Announcement

Collapse
No announcement yet.

GCC 4.6 Compiler Performance With AVX

Collapse
X
  • Filter
  • Time
  • Show
Clear All
new posts

  • phoronix
    started a topic GCC 4.6 Compiler Performance With AVX

    GCC 4.6 Compiler Performance With AVX

    Phoronix: GCC 4.6 Compiler Performance With AVX

    While we are still battling issues with the Intel Linux graphics driver in getting that running properly with Intel's new Sandy Bridge CPUs (at least Intel's Jesse Barnes is now able to reproduce the most serious problem we've been facing, but we'll save the new graphics information for another article), the CPU performance continues to be very compelling. Two weeks ago we published the Intel Core i5 2500K Linux benchmarks that showed just how well this quad-core CPU that costs a little more than $200 USD is able to truly outperform previous generations of Intel hardware. That was just with running the standard open-source benchmarks and other Linux software, which has not been optimized for Intel's latest micro-architecture. Version 4.6 of the GNU Compiler Collection (GCC) though is gearing up for release and it will bring support for the AVX extensions. In this article, we are benchmarking GCC 4.6 on a Sandy Bridge system to see what benefits there are to enabling the Core i7 AVX optimizations.

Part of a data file
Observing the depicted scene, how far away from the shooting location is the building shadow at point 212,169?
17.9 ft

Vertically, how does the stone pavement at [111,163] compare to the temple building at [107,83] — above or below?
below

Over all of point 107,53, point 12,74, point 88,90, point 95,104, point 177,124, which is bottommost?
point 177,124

_Objective A_.
According to the GCC 4.6 post, which Intel developer is now able to reproduce the most serious graphics problem?
_Objective B_.
Write the next part of the GCC 4.6 post, starting after its last sentence.

_Task result A_.
Jesse Barnes

_Task result B_.
    http://www.phoronix.com/vr.php?view=15665

  • baryluk
    replied
    Lots of regressions, but it have big potential of providigin some really good improvements in some areas. Even 10% in some tests which is very good result!

    Leave a comment:


  • sabriah
    replied
    Originally posted by dirtyepic View Post
    the compiler that gets installed is _always_ compiled with itself.
    Thanks for that!

    Leave a comment:


  • dirtyepic
    replied
    Originally posted by sabriah View Post
    IIRC, binaries made by compilers compiled themselves by a new compiler benefit too.

    The idea is as outlined below.

    Binary B1 made by compiler C1 itself compiled with C1 gives performance P1.

    Binary B2 made by compiler C2 itself compiled with C1 gives performance P2, where P2 > P1.

    Binary B3 made by compiler C2 itself compiled with C2 gives performance P3, where P3 > P2 > P1.

    Is that true, or is P2 = P3?

    Thanks for any insightful comments!
    GCC is built in a three-stage bootstrap, meaning the compiler that gets installed is _always_ compiled with itself.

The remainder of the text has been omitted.